Focus Groups

What does an attorney call his or her opinions and beliefs about a pending legal case? The answer is, “untested hypotheses.”

Well, the attorney may not call those opinions and beliefs untested hypotheses but that is what the professionals at Westlake Trial Consulting call them. Do you know what is better than an untested hypothesis? A tested hypothesis. The best way to test a hypothesis about an upcoming trial or mediation is by use of focus groups.

Unlike other trial consulting firms, the professionals at Westlake Trial Consulting conduct different types of focus groups, depending upon your needs.

The scientific approach we use when conducting focus groups and analyzing focus group data gives you the behavioral science edge over your opponent.

Online Focus Group – Online focus groups are focus groups that are conducted over the internet. Focus group participants complete demographic and attitudinal questionnaires.  Then they read case material and respond to jury charge questions. Since each focus group participant responds to case material on their own, there are no group deliberations.  Despite the lack of group deliberations, the online focus group provides reliable information about case themes and likely responses to the jury charge. The advantage of the online focus group is that it can be conducted quickly and usually for much less than the cost of other focus groups.

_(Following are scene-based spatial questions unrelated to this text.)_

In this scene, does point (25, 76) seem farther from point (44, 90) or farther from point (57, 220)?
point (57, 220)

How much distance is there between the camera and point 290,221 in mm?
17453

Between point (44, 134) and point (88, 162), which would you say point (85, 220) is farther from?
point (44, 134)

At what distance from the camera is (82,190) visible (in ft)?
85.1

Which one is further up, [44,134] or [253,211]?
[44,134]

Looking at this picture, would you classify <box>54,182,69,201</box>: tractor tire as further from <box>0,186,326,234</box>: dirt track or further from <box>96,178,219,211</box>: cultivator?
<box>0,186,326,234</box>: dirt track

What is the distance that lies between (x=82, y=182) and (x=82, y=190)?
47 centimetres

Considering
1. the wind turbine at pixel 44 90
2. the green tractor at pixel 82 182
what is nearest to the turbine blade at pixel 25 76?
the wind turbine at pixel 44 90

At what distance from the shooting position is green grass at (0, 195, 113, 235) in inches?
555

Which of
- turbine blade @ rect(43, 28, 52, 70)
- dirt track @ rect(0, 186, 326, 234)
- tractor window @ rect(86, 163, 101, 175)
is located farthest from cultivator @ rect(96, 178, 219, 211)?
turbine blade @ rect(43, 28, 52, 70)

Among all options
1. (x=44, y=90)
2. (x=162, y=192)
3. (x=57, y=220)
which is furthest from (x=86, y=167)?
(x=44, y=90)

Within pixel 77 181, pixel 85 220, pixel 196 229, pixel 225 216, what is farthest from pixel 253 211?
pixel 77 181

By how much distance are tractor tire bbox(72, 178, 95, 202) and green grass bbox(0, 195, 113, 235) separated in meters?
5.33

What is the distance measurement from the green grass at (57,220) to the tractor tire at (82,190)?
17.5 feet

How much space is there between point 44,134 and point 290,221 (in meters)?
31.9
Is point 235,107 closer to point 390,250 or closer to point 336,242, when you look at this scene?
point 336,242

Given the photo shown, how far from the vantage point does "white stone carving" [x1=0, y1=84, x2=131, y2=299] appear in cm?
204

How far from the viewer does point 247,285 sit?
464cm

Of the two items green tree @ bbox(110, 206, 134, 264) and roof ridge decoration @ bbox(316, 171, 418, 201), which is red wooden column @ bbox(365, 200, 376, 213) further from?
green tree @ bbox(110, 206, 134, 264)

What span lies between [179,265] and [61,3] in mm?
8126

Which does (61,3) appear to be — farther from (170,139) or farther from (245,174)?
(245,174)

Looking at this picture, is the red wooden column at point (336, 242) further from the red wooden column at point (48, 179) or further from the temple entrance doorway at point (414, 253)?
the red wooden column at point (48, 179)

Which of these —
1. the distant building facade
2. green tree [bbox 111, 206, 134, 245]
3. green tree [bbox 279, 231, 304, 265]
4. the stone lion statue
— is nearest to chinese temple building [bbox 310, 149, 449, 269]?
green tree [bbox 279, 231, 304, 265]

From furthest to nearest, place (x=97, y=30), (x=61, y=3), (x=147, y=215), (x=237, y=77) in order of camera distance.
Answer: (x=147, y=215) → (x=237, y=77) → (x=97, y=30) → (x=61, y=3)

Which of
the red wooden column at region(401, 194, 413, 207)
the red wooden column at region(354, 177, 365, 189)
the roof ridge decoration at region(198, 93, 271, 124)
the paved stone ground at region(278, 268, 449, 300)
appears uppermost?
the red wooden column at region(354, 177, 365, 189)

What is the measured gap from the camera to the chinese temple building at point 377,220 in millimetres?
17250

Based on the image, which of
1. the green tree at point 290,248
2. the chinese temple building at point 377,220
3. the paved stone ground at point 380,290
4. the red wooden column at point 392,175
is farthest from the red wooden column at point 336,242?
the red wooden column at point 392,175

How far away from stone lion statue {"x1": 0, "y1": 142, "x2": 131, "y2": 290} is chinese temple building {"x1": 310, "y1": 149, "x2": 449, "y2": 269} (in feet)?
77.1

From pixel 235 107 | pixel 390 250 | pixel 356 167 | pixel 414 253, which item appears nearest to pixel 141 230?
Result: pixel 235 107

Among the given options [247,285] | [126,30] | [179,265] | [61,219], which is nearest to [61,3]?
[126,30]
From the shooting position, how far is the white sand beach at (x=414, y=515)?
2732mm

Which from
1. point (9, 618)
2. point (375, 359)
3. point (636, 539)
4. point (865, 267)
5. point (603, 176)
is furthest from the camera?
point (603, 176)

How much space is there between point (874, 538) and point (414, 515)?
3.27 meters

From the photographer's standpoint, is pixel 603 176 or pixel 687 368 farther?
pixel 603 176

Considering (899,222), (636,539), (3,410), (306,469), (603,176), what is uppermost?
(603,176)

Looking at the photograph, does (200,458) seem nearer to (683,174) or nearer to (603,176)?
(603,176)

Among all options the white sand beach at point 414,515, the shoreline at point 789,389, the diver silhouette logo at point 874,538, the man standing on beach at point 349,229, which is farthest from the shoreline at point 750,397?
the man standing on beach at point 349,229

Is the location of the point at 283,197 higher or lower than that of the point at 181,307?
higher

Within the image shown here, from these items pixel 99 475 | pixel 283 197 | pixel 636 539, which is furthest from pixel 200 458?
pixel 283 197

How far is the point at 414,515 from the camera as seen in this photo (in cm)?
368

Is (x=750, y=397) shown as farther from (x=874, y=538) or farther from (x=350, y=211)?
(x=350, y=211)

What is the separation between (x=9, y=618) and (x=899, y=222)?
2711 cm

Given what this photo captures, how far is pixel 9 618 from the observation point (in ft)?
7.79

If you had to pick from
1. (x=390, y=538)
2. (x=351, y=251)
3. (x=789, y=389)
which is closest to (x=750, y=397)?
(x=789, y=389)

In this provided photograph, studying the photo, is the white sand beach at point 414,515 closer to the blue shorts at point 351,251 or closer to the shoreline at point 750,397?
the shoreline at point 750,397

Concept Focus Group – In preparation for the Concept Focus Group, Westlake Trial Consulting professionals will meet with the attorney to identify case themes, plaintiff’s story, defense arguments, and key plaintiff and defense evidence. Based upon these discussions, Westlake Trial Consulting and the attorney will specify critical case elements that need to be examined during the Concept Focus Group, and the order in which these factors need to be presented. Information that may be discussed in a Concept Focus Group includes but is not limited to plaintiff case summary, defendant’s case summary, open-ended question, documentary evidence, and video presentation of key witnesses.

Deliberation Focus Groups – Deliberation focus groups are conducted by Westlake Trial Consulting professionals and the attorney does not need to be present. This can be a real time-saver for the busy attorney.  In a deliberation focus group, one of the professionals from Westlake Trial Consulting reads case information to the focus group participants, the focus group participants complete an individual jury charge and then they deliberate as a group. Information disseminated during a deliberation focus group typically includes: Information All Parties Agree Upon, Plaintiff Case Summary, Defense Case Summary, one key piece of plaintiff evidence and one key piece of defense evidence.

Presentation Focus Group – The attorneys must attend a presentation focus group because the attorneys are responsible for presenting the case summaries; one attorney must present the plaintiff opening and another attorney must present the defendant opening.  After the case summaries are presented, Westlake Trial Consulting professionals present one key piece of plaintiff evidence and one key piece of defense evidence.  The analyses are a little different in a presentation focus group because we collect data from the focus group participants regarding the presentation made by the attorneys.  This allows us to give the attorneys feedback about how potential jurors react to them.

We start out with all of the focus group participants in one room. We administer various questions to focus group participants designed to measure demographic factors. More importantly, the questionnaires filled out by participants contain research based questionnaires that measure attitudes that are known to relate to how jurors reach verdicts. After we the participants complete questionnaires, the case information is presented. Then each focus group participant completes a jury charge on their own, before they discuss the case with anyone. This allows us to analyze how the demographic and attitudinal factors can be used to predict responses to the questions on the jury charge. Then we divide the focus group participants into groups of eight to ten. Each group elects a foreperson and they deliberate the case.

We generally recommend two rounds of focus groups. We conduct one round of focus groups with twenty to thirty individuals and after we analyze the results of this round of focus groups, we meet with the attorneys and together we brainstorm ways to improve the case presentation. Then the second round of focus groups is conducted.  The second round of focus groups can be either a deliberation focus group or a presentation focus group.

In our experience, most attorneys use focus groups prior to mediation or trial to give themselves a behavioral science edge over their opponents. You might want to think about how a focus group might give you a much needed edge in your work.